確か、昨日アンドレが、パリに必要な物を買いに行った。と、聞いていた。
しかし、彼女が歩いていたパリで、この様な新品で高級とは言えないが、それなりの物を見た事がなかった。
もしかして・・・と、考えた。
アンドレは、思っていた以上に、生活力があるのではないだろうか。
しぶといのではないだろうか?
そうだ、いつ来るとも知れないオスカルを待って、あの、ヴェルサイユの下町でずっと独りで待っていたのだ。
そして今、あのオスカルと、2人の子どもを育てて、養っていこうと考えているらしい。
それに、アンドレは、オスカルに決してひもじい思いをさせないだろう。
そして、子ども達には、それなりの教育を受けさせるつもりだろう。
アンドレじゃダメだろうか?
アンドレと、共に生活するのが、相応しいのではないだろうか?
アンドレは、平民だけれどずっと貴族のお屋敷で、オスカルと一緒に育ったのよね!
だから、品もいいし、イイモノ・・・高級品も、高級な食べ物も知っているわ。
その上、使用人として、お屋敷の仕事もこなしてきたから、家事全般に長けている!
これ以上、この時代に望めるオトコがいるかしら、ジェルメーヌ?
彼女は、自分に問いかけた。
いないわよねぇ!決めたわ!
オスカル?・・・え!もしかして、昨夜の様子。
彼女の宣戦布告だったのかしら?
そうでなければ、彼女があんな事するわけないわ。
やるじゃあないの。
でも、貴女には実家があるわ。
私には、何もないのよ!
それに、アランと一緒になるって、手もあるわよ。
アランとベッドにいた時、一度だけ『オスカル』って言ったのを覚えているわ。
ふ〜、私って、よくよく、オスカルの代わりになるのね。
どこがいいのかしら?男として育てられて、軍人で・・・ホント、見た目も男じゃないの。
ふふふ!アンドレ・・・昔、付き合った時は、何とも思わなかったけど、知り合っておいて良かったわ。

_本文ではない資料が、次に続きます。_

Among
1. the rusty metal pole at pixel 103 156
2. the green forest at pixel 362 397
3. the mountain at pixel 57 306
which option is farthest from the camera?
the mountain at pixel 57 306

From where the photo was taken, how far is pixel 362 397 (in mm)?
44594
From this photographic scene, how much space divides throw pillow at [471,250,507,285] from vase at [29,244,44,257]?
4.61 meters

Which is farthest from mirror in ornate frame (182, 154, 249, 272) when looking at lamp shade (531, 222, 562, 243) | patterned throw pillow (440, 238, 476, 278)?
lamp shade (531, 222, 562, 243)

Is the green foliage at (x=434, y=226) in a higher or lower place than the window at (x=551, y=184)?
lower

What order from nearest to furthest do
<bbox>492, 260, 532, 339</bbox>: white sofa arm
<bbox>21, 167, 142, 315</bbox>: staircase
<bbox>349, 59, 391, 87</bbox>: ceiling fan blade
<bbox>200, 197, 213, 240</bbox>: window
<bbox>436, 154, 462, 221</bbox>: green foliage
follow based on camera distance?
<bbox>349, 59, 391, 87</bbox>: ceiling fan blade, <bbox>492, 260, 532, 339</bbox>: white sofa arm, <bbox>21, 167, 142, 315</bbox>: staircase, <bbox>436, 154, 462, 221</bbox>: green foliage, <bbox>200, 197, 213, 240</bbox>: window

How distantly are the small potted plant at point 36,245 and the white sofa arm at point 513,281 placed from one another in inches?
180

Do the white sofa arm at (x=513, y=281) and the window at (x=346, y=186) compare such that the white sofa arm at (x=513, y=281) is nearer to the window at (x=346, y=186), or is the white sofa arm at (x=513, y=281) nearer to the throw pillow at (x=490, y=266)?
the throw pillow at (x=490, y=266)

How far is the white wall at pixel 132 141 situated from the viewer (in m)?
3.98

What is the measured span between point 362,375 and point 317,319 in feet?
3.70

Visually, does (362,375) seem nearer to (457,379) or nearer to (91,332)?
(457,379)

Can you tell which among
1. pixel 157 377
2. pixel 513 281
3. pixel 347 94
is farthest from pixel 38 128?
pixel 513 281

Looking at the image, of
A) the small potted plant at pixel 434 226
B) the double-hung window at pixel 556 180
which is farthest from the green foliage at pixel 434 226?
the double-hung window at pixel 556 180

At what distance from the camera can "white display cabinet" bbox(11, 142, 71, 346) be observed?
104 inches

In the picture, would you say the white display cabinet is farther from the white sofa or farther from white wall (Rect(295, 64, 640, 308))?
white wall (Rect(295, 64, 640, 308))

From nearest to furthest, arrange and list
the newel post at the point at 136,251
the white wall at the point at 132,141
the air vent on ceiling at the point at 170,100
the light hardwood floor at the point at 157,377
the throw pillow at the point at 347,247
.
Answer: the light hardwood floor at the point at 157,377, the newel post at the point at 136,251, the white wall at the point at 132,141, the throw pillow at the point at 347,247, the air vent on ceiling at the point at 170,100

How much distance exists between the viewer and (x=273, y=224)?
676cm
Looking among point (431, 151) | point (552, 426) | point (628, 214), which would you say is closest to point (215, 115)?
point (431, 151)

あとは、お邪魔虫ね!アンドレしか知らない、お嬢ちゃま!
ちょろいわ!
子供たちひっくるめて、ジャルジェ家にお戻りになればいいのよ!
見ていなさい!ジェルメールさまの、手練手管を・・・
ほほほほほ・・・。
2人の女の想いを乗せて、馬車は軽快・・・たまにぬかるみに入ったり、裏街道を入ったりしたが、とにかく走っていた。
そして、男は全く何にも気づかずに、のんきに、未来予想図を描いていた。